* **Required action**
From the entries that follow, extract each line holding the string "name".

(Stored data entries)
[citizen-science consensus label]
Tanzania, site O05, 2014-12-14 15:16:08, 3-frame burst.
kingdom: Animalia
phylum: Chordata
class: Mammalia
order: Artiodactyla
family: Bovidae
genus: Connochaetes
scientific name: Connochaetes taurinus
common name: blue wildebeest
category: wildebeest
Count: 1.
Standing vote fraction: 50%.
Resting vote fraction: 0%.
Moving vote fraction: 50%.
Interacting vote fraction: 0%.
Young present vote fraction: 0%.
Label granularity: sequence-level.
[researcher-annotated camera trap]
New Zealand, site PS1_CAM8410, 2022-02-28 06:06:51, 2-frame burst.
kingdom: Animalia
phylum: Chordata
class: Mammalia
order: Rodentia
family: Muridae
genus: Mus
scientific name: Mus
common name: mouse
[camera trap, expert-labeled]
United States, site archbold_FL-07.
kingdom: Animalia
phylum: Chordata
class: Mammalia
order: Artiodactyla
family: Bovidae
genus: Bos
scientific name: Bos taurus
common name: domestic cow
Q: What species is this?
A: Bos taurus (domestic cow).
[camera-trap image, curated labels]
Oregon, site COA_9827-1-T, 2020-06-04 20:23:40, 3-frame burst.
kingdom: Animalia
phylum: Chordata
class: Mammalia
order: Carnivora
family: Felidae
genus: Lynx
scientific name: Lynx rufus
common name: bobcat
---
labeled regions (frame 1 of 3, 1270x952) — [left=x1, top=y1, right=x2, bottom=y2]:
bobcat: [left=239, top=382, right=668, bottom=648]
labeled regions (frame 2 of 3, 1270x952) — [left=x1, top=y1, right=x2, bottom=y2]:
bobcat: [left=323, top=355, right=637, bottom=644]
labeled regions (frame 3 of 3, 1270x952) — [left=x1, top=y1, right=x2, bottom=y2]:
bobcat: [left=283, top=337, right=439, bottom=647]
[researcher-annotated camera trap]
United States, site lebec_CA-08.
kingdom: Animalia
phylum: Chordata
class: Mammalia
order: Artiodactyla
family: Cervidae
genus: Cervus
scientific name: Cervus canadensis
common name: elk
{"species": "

* **Written answer**
scientific name: Connochaetes taurinus
common name: blue wildebeest
scientific name: Mus
common name: mouse
scientific name: Bos taurus
common name: domestic cow
scientific name: Lynx rufus
common name: bobcat
scientific name: Cervus canadensis
common name: elk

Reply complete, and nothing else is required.